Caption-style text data
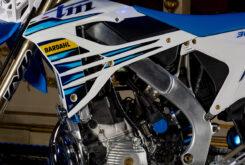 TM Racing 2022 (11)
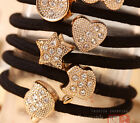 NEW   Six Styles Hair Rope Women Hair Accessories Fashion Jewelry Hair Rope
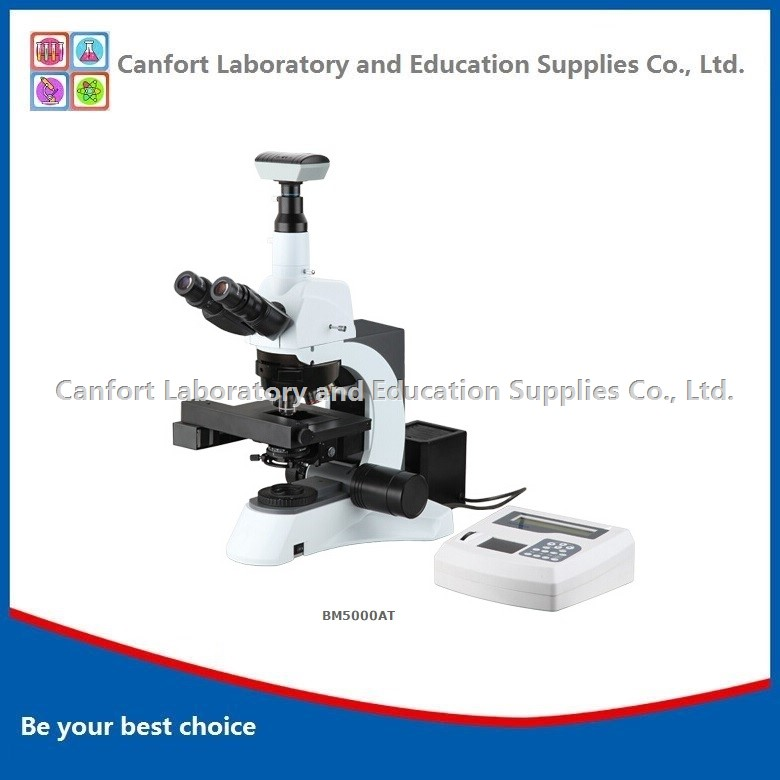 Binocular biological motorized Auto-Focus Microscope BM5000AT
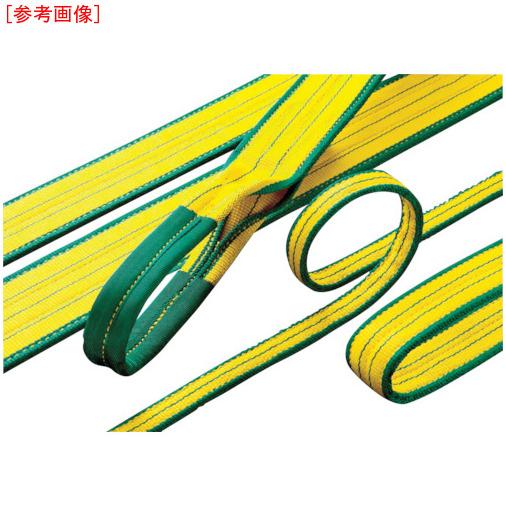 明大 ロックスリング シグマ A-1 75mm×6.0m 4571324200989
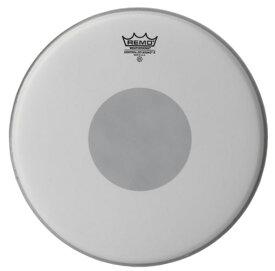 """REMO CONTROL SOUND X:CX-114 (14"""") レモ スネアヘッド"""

Problem details. Please output the records exactly, leaving the pictures out.

Problem solution.
 TM Racing 2022 (11)
 NEW   Six Styles Hair Rope Women Hair Accessories Fashion Jewelry Hair Rope
 Binocular biological motorized Auto-Focus Microscope BM5000AT
 明大 ロックスリング シグマ A-1 75mm×6.0m 4571324200989
 """REMO CONTROL SOUND X:CX-114 (14"""") レモ スネアヘッド"""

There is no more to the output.